##### Data provided #####

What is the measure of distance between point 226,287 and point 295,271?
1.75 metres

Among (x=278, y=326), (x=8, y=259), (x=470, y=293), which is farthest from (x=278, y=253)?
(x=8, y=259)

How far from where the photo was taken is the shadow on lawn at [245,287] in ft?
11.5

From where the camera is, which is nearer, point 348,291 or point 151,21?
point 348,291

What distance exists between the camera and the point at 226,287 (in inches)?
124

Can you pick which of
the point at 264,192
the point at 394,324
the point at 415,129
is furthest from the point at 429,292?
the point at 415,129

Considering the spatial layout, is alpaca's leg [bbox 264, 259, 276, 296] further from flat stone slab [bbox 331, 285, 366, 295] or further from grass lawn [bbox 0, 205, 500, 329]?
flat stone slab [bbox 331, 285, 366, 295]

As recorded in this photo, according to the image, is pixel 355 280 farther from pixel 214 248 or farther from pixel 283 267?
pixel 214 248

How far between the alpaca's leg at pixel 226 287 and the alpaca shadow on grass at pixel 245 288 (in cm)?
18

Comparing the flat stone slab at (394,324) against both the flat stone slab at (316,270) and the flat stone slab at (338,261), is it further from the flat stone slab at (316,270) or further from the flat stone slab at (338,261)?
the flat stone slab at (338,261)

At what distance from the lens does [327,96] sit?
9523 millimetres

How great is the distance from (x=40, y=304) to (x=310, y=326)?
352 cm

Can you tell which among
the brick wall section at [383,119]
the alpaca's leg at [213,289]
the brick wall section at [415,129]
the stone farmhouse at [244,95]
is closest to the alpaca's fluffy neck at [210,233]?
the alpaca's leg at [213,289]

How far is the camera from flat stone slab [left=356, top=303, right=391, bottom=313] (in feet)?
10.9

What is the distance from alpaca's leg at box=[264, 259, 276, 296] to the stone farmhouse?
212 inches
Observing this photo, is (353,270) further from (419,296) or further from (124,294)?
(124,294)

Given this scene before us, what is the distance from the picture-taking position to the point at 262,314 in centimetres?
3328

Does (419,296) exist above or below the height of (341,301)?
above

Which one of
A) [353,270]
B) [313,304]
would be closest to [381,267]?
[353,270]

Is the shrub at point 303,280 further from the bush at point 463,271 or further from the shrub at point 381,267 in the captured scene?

#####

▶ Given task
Render the lines of the records above as a numbered list, leaving out blank lines. Begin at the line that contains "Which one of" and continue through the end of the records.

▶ Result
1. Which one of
2. A) [353,270]
3. B) [313,304]
4. would be closest to [381,267]?
5. [353,270]
6. Is the shrub at point 303,280 further from the bush at point 463,271 or further from the shrub at point 381,267 in the captured scene?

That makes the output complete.